◆ **Exercise brief**
Beneath this line sits some data. Return only its lines from the one holding "In this image" through the one holding "Kleine spielzeugleute auf", inclusive, exactly, with the images removed.

◆ **Data extract**
►

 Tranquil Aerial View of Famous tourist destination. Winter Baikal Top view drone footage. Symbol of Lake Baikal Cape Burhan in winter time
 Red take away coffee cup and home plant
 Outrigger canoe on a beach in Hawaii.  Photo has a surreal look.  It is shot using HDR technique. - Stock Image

◄
►

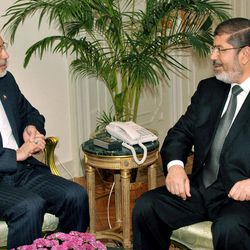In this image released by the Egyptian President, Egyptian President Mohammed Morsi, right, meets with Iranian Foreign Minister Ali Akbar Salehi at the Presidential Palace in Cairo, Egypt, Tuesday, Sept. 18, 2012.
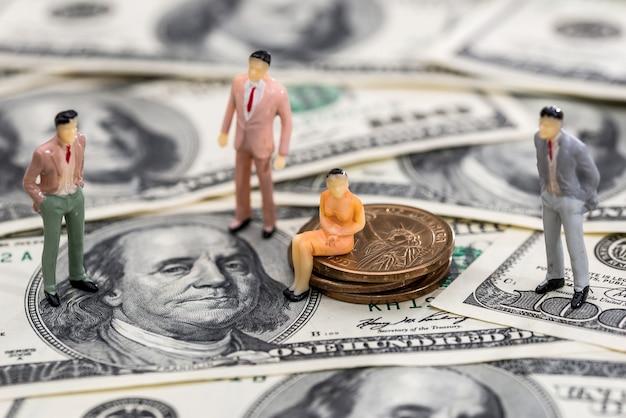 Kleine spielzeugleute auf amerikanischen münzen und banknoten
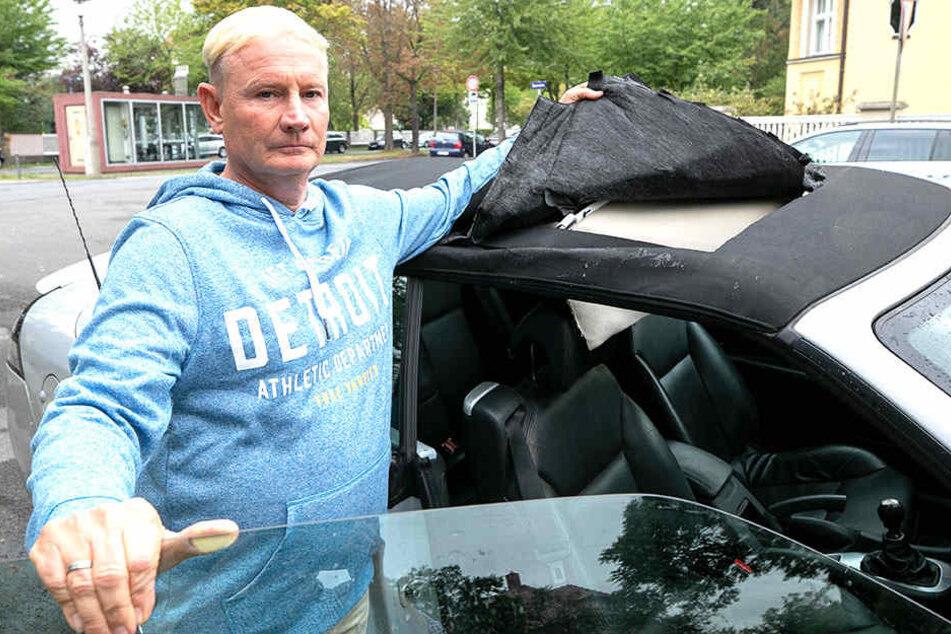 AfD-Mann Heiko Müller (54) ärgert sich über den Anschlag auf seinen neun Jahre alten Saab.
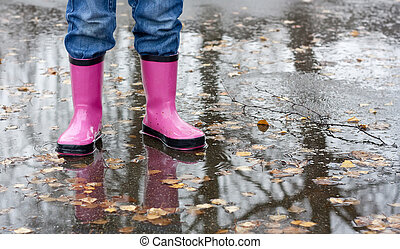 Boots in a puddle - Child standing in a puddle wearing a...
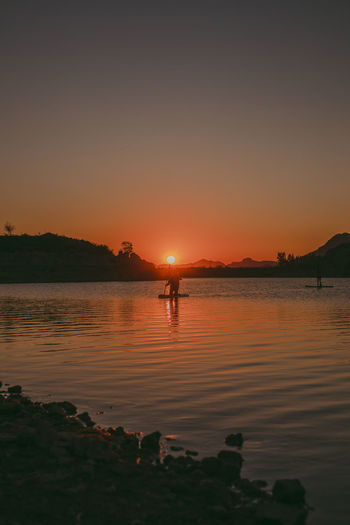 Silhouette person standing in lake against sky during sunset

◄
►

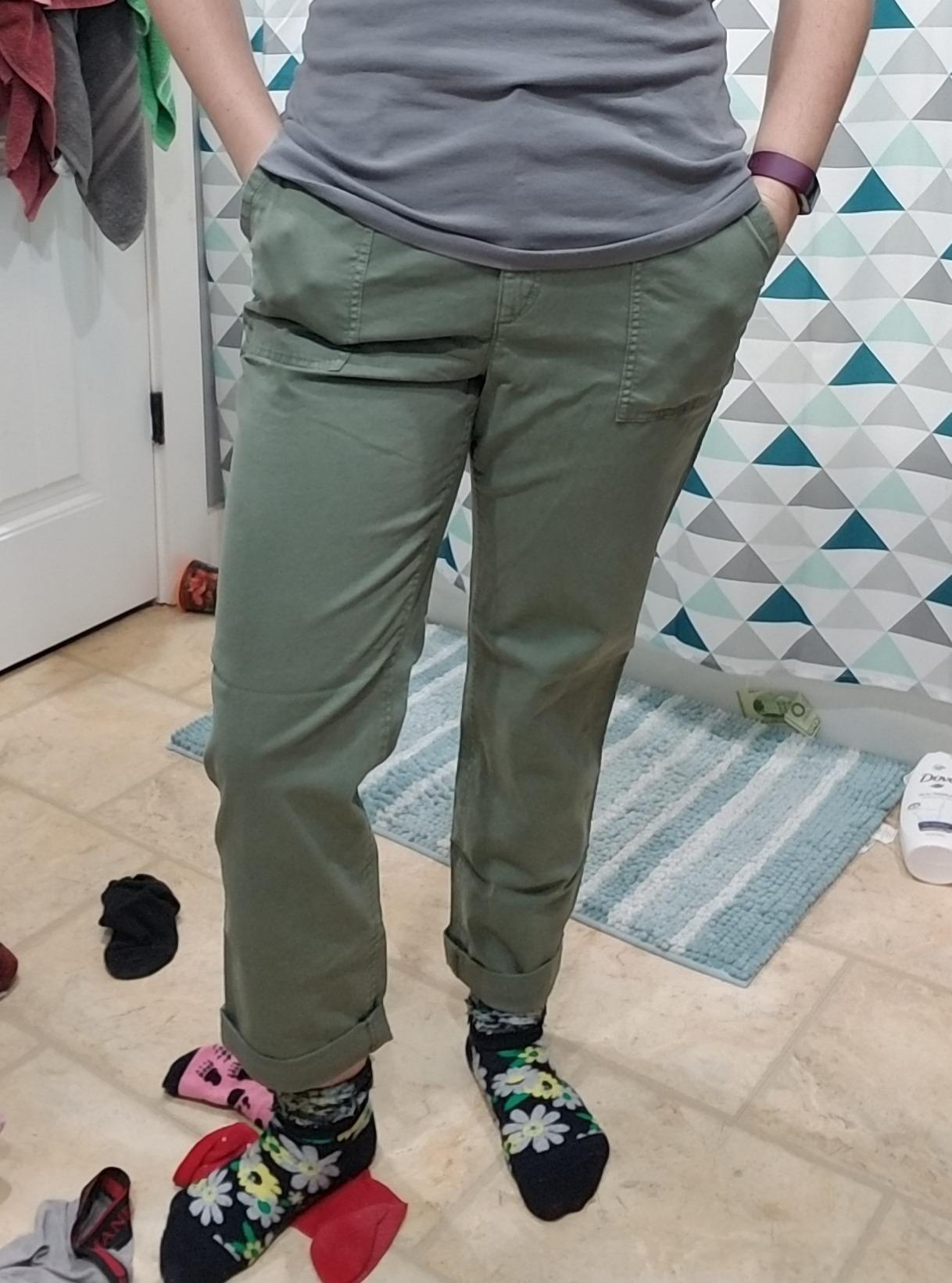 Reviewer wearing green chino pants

◄

◆ **Finished task**
In this image released by the Egyptian President, Egyptian President Mohammed Morsi, right, meets with Iranian Foreign Minister Ali Akbar Salehi at the Presidential Palace in Cairo, Egypt, Tuesday, Sept. 18, 2012.
 Kleine spielzeugleute auf amerikanischen münzen und banknoten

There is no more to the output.